# Stored records start

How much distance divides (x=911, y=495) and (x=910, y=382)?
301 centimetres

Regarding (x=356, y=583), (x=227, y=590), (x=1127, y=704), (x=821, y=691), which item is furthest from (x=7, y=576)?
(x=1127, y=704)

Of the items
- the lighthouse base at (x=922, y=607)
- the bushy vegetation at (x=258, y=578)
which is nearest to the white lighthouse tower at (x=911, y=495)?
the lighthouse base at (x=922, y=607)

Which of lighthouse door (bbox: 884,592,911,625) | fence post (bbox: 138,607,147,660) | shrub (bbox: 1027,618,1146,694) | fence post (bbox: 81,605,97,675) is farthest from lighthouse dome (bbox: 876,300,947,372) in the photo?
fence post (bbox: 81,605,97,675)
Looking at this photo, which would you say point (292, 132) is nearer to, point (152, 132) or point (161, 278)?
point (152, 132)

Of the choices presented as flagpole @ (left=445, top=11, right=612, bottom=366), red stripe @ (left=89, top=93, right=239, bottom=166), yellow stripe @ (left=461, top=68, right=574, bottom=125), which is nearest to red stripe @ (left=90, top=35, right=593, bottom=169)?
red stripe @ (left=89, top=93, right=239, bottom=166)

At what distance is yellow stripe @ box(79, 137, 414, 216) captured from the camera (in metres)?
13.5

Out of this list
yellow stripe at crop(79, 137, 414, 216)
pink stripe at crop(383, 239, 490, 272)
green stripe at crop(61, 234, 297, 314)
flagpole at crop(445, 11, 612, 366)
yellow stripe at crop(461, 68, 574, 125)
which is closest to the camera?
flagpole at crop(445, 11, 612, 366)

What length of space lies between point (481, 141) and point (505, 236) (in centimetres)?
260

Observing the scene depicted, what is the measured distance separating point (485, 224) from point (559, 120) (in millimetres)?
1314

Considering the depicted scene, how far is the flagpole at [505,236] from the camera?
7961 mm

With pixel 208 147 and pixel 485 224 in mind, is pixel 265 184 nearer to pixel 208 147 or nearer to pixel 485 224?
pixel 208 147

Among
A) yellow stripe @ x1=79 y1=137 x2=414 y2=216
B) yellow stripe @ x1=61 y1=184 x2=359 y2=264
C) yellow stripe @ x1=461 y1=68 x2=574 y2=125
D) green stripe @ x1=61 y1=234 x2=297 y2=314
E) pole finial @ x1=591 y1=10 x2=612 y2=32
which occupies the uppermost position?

# Stored records end

Please update the rows above by replacing every "camera" with "viewer" and leaving everything else as it is.

## Result for this exercise
How much distance divides (x=911, y=495) and (x=910, y=382)?
301 centimetres

Regarding (x=356, y=583), (x=227, y=590), (x=1127, y=704), (x=821, y=691), which item is furthest from (x=7, y=576)?
(x=1127, y=704)

Of the items
- the lighthouse base at (x=922, y=607)
- the bushy vegetation at (x=258, y=578)
which is nearest to the white lighthouse tower at (x=911, y=495)?
the lighthouse base at (x=922, y=607)

Which of lighthouse door (bbox: 884,592,911,625) | fence post (bbox: 138,607,147,660) | shrub (bbox: 1027,618,1146,694) | fence post (bbox: 81,605,97,675) is farthest from lighthouse dome (bbox: 876,300,947,372) in the photo?
fence post (bbox: 81,605,97,675)
Looking at this photo, which would you say point (292, 132) is nearer to, point (152, 132) or point (161, 278)?
point (152, 132)

Of the choices presented as flagpole @ (left=445, top=11, right=612, bottom=366), red stripe @ (left=89, top=93, right=239, bottom=166), yellow stripe @ (left=461, top=68, right=574, bottom=125), which is nearest to red stripe @ (left=90, top=35, right=593, bottom=169)?
red stripe @ (left=89, top=93, right=239, bottom=166)

At what distance is yellow stripe @ box(79, 137, 414, 216) captured from the viewer (in metres)?
13.5

Out of this list
yellow stripe at crop(79, 137, 414, 216)
pink stripe at crop(383, 239, 490, 272)
green stripe at crop(61, 234, 297, 314)
flagpole at crop(445, 11, 612, 366)
yellow stripe at crop(461, 68, 574, 125)
which is closest to the viewer?
flagpole at crop(445, 11, 612, 366)

What length of space lies between point (481, 141) and point (505, 236) (in centimetres)?
260

Observing the scene depicted, what is the measured distance separating point (485, 224) from point (559, 120) (in millimetres)?
1314

Considering the depicted scene, how far is the flagpole at [505,236] from the viewer?
7961 mm

With pixel 208 147 and pixel 485 224 in mind, is pixel 265 184 nearer to pixel 208 147 or nearer to pixel 485 224?
pixel 208 147

Among
A) yellow stripe @ x1=79 y1=137 x2=414 y2=216
B) yellow stripe @ x1=61 y1=184 x2=359 y2=264
C) yellow stripe @ x1=461 y1=68 x2=574 y2=125
D) green stripe @ x1=61 y1=234 x2=297 y2=314
E) pole finial @ x1=591 y1=10 x2=612 y2=32
which occupies the uppermost position?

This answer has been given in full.